## Dataset rows
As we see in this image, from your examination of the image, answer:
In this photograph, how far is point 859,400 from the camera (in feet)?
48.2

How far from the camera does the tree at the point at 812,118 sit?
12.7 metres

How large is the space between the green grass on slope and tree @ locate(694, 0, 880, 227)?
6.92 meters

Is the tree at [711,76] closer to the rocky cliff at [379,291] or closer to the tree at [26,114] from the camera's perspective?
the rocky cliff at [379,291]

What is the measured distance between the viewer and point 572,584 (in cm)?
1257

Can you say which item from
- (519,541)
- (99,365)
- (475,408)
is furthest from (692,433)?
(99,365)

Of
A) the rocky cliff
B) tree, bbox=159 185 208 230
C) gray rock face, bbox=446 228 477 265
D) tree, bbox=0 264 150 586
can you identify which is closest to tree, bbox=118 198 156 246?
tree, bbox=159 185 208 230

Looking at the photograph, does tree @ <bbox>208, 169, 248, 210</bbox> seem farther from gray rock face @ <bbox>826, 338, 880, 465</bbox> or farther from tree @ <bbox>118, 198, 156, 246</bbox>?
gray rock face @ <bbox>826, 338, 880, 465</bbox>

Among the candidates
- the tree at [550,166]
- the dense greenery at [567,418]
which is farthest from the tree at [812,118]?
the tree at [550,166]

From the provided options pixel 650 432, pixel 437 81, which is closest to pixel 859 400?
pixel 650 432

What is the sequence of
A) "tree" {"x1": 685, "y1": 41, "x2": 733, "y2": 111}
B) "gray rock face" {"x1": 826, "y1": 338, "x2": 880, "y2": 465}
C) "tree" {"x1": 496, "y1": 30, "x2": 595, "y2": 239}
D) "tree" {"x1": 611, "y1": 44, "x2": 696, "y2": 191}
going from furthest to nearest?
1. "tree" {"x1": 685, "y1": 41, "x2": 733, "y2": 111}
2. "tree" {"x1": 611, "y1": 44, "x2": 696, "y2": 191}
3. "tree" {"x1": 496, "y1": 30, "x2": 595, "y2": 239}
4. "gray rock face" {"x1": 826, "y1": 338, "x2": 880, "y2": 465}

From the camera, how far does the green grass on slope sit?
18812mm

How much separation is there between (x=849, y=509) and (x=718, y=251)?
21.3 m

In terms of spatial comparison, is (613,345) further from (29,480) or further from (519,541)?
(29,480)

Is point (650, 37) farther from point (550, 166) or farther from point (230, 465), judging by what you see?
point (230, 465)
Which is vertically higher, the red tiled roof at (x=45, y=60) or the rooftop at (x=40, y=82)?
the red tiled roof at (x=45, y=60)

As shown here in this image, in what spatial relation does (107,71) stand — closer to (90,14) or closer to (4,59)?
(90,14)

## SET TASK
Arrange every entry above, from the one containing "From the camera, how" through the last entry, as a two-column CSV with the columns input and output, one row per entry. Put the entry's text in input and its answer in output, quote each field, and replace line breaks with spaces.

## EXPECTED ANSWER
input,output
"From the camera, how far does the green grass on slope sit?","18812mm"
"How much separation is there between (x=849, y=509) and (x=718, y=251)?","21.3 m"
"In terms of spatial comparison, is (613,345) further from (29,480) or further from (519,541)?","(29,480)"
"Is point (650, 37) farther from point (550, 166) or farther from point (230, 465), judging by what you see?","point (230, 465)"
"Which is vertically higher, the red tiled roof at (x=45, y=60) or the rooftop at (x=40, y=82)?","the red tiled roof at (x=45, y=60)"
"As shown here in this image, in what spatial relation does (107,71) stand — closer to (90,14) or closer to (4,59)?","(90,14)"